It is the Olympic season again. Anyone living in the host country, Britain, though, could be forgiven for thinking that the UK is leading the medal tally, just as China did, when it hosted the games four years ago. Newspaper headlines have ranged from “Britain’s Gold Rush” to “GOOOOOOLD” to “Britain’s Golden Day”. Television stations have worn down audiences by focusing mostly on UK athletes who won medals, or bettered their own record. Starkly skewed as it may be, Britain isn’t alone in taking sides. The games have thrown into sharp contrast the spirit of the event versus jingoist media coverage that’s getting sports lovers worked up. It’s been down to the social media and Web world to set the tone right.

As the online world and social media empower ordinary individuals to express their opinion with the same moral authority that journalists often arrogate to themselves, the media are being forced to seriously rethink sensitivities that previously went unchallenged.

The first signs of an online movement to protest unacceptable media coverage broke out against NBC, the American broadcaster, which did not show the Olympic opening ceremony in real time on its network.

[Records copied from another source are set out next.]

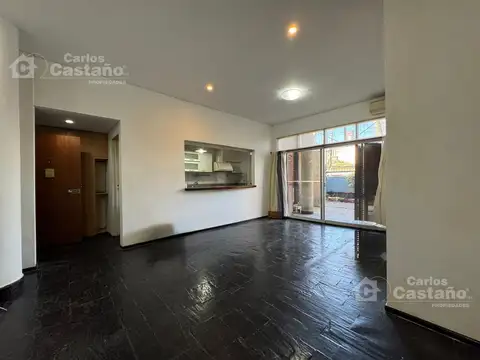 Manuel Belzu al 1900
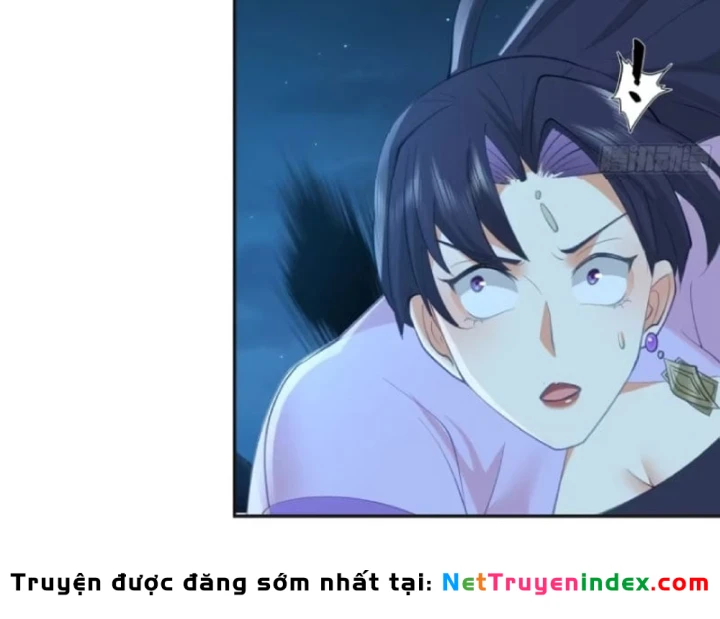 Phu Nhân Của Ta Là Giáo Chủ Ma Giáo Chapter 48 - 52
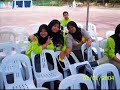 UiTM melaka-event kuda project issue marketing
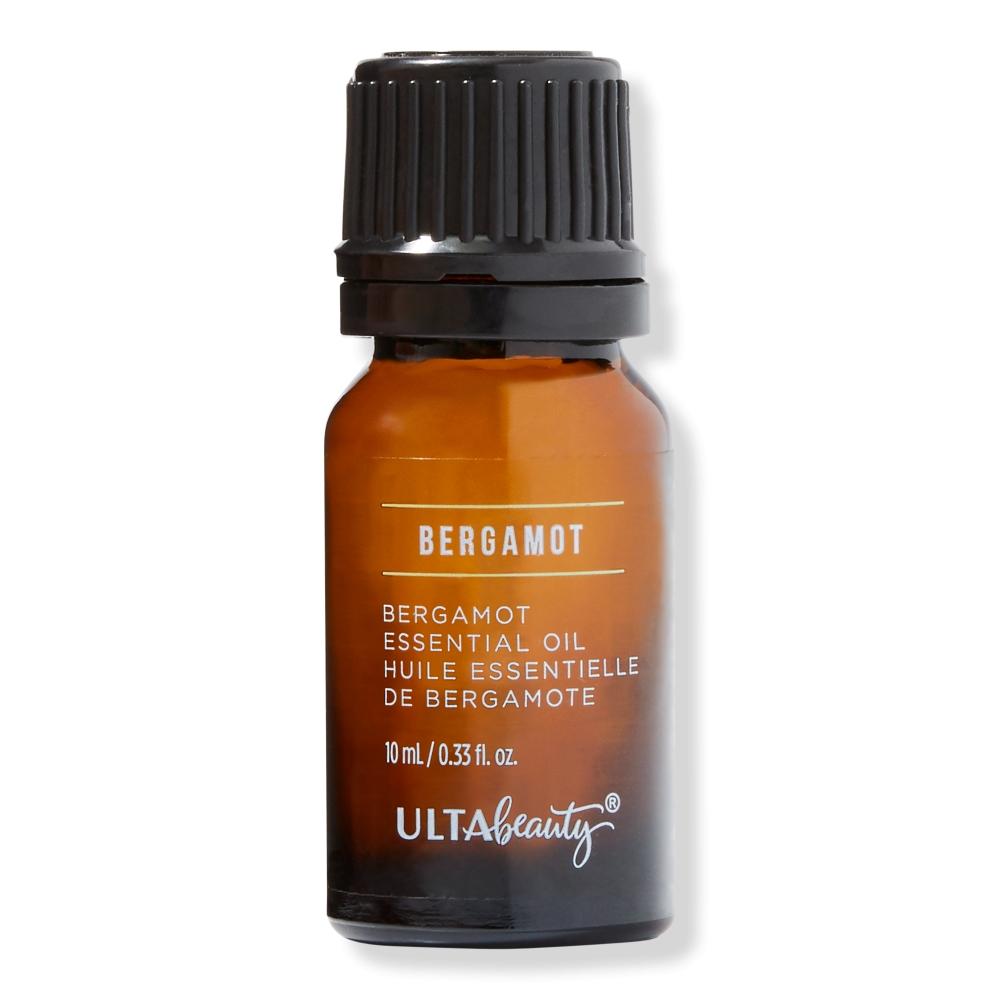 

ULTA Beauty Collection Чистое масло бергамота 0,33 унции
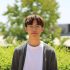 Byline photo of Ryan Shin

Within hours, irate viewers vented on Twitter on #NBCfail and flooded the stump with acerbic comments and feedback.

Meanwhile, Twitter got wrapped into the controversy after it banned a UK journalist’s account because he was critical of NBC’s games coverage and posted the email address of an NBC honcho on the site, encouraging people to air their views directly. The backlash that followed against Twitter coaxed it to unblock the journalist’s account. In the meantime though, it had unleashed a 140-character debate on freedom of speech and gagging.

Then there was the old online community as referee in the fight of the US media versus the UK media. A writer in The Guardian took on NBC saying that watching the coverage of the American channel made it seem that it was all about the Americans, not about the global competition. She wrote, “We don't need to believe that the competition for gold, silver and bronze is solely between Americans. Really, if someone from another country occasionally does well — sometimes we’d like to know their names.” A string of comments responding to the article went on to point out that that was no different in spirit to what the BBC was doing with British athletes or how China was covering the games back home. In short, it set straight what seemed like a classic case of the “pot calling the kettle black”. Some 30 comments later, some borderline rude, the article was closed to comments.

Australia’s Channel Nine faced the heat for running too much footage on swimming and little else. A post by viewer Matthew Taylor on Channel Nine’s Facebook site asking for other sports to be aired “instead of swimming, repeats of swimming, interviews of swimming, analysis of swimming, previews of swimming”, which he signed “the rest of Australia”, attracted more than 100,000 “likes” and 4,200 comments.

The Olympics is about encouraging individuals to be the best they can be. So when the media, which is supposed to capture that spirit, ends up focusing excessively on home-grown stars, it unsettles the Olympic spirit.

Heroes, fortunately, go beyond borders. Olympic athletes routinely demonstrate that in spirit and manner. When the 20-year old South African Chad Le Clos beat the greatest Olympic swimmer of all time, Michael Phelps, in the 200 metre butterfly swim, his response was, “Michael is my hero. I just wanted to race in the final and now I’ve won it.” That’s what the Olympic spirit is made of.